Brief A: List every framebuffer named in the forum thread about the hanging DMA code.
Brief B: In the forum thread about the hanging DMA code, repeat everything from "When I run this" down to "longer to appear.".
Brief C: Go on with the forum thread about the hanging DMA code from the point where it stops.

Source document:
= = = =

When I run this code, its works for a little time (usually less than 1 second) and then hangs: fixed screen, no more serial output of "."...

This code simply draws random noise on the screen. The upload is performed in two parts (first upper half fb1 and then lower half fb2) chained via the DMA callback. There is a third framebuffer fb3 which serves no purpose (but removing it removes the bug).

In order to see the bug, the code must be compiled with Teensyduino 1.57 (i.e. the latest stable version) and with "faster" for the optimization option. With another optimization (fast, fastest...) the bug may not be there or take much longer to appear.

Also changing a single line of this code can makes the bug disappear. This indicates that the way the code is laid out in memory matters and this hints very strongly at a memory access violation somewhere... Yet, I have checked this code over and over and I cannot see any problem with it. It does not make any out of bound access... So I am thinking that maybe the problem is with your library (or the flexio library that you use) ?

I know this bug looks artificial like that but the same problem occurs when I try to use the TGX graphic library combined with your library...

david-res commented 1 year ago

Hi Arvind,

Does the bug manifest when doing non DMA transfers?

Can you check if it’s hanging here Or in any of these while loops scattered throughout the library? while(WR_DMATransferDone == false)

I also use some NOP commands in a loop to delay the D/C pin toggle when writing, as without it, it sometimes toggles to the opposite state before the last byte is transferred.

I would suspect either of these three being the root cause.

vindar commented 1 year ago

Hi David

Hi Arvind,

Does the bug manifest when doing non DMA transfers?

The bug is really about chaining DMA transfers (calling pushPixels16bitDMA() from inside the DMA callback).

Can you check if it’s hanging here Or in any of these while loops scattered throughout the library? while(WR_DMATransferDone == false)

= = = =

Data excerpts:
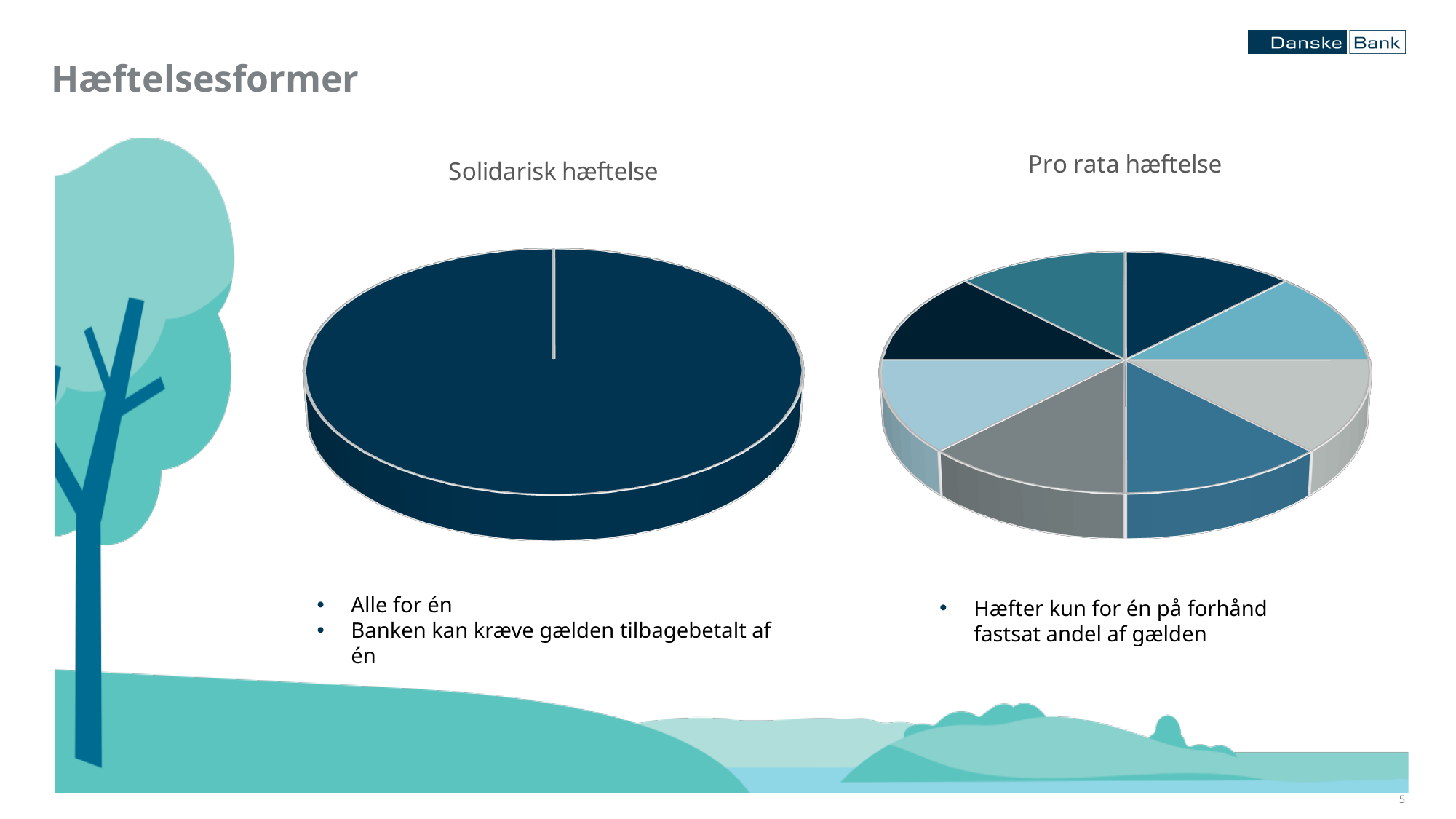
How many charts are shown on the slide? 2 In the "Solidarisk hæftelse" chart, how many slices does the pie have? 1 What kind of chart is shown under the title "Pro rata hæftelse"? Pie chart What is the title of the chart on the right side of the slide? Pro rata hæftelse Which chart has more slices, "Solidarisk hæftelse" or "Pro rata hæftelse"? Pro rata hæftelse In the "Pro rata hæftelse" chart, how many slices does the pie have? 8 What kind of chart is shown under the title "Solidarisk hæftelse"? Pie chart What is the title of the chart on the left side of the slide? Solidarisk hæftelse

= = = =

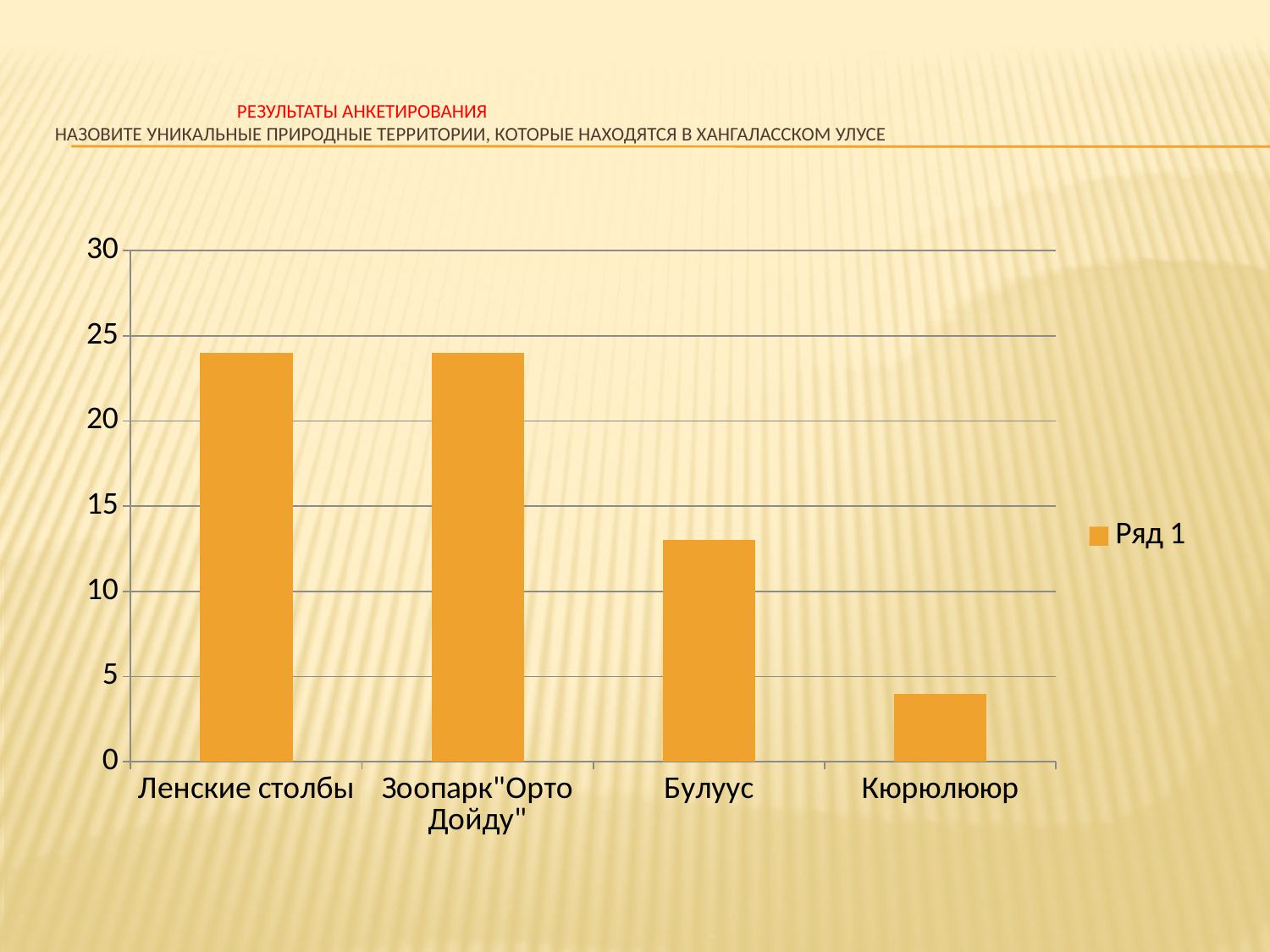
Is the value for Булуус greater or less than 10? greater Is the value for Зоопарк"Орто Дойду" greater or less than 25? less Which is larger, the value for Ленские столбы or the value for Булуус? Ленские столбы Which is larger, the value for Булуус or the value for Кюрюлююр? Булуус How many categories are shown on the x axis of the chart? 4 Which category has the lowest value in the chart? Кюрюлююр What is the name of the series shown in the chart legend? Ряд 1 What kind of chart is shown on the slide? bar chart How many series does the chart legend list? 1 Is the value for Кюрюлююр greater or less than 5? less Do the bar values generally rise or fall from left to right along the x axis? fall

= = = =

Response area A: fb1, fb2, fb3

Response area B:
When I run this code, its works for a little time (usually less than 1 second) and then hangs: fixed screen, no more serial output of "."...

This code simply draws random noise on the screen. The upload is performed in two parts (first upper half fb1 and then lower half fb2) chained via the DMA callback. There is a third framebuffer fb3 which serves no purpose (but removing it removes the bug).

In order to see the bug, the code must be compiled with Teensyduino 1.57 (i.e. the latest stable version) and with "faster" for the optimization option. With another optimization (fast, fastest...) the bug may not be there or take much longer to appear.

Response area C:
It is more problematic than that, because the Teensy does not just hang (that would be easy to debug :)). Sometimes (but not always) the Teensy completely crashes with an error like that:

A problem occurred at(system time) 15:4 : 15
Code was executing from address 0x2270
CFSR : 82
(DACCVIOL)Data Access Violation
(MMARVALID) Accessed Address : 0x1F687140
Temperature inside the chip was 58.51 °C
Startup CPU clock speed is 600MHz
Reboot was caused by auto reboot after fault or bad interrupt detected

So it really looks like memory becomes corrupted and the code jumps to arbitrary code segments, sometimes this just make the program 'hang' but sometimes it completely crashes the Teensy... I tried to check for buffer overflows where code instructions or the stack could be overwritten and become corrupted but I did not find anything (but since I do not know how flexio works my analysis is only superficial).

I also use some NOP commands in a loop to delay the D/C pin toggle when writing, as without it, it sometimes toggles to the opposite state before the last byte is transferred.

Yep , saw that but I do not think this is the problem. I increased the delay and the bug remained...

I would suspect either of these three being the root cause.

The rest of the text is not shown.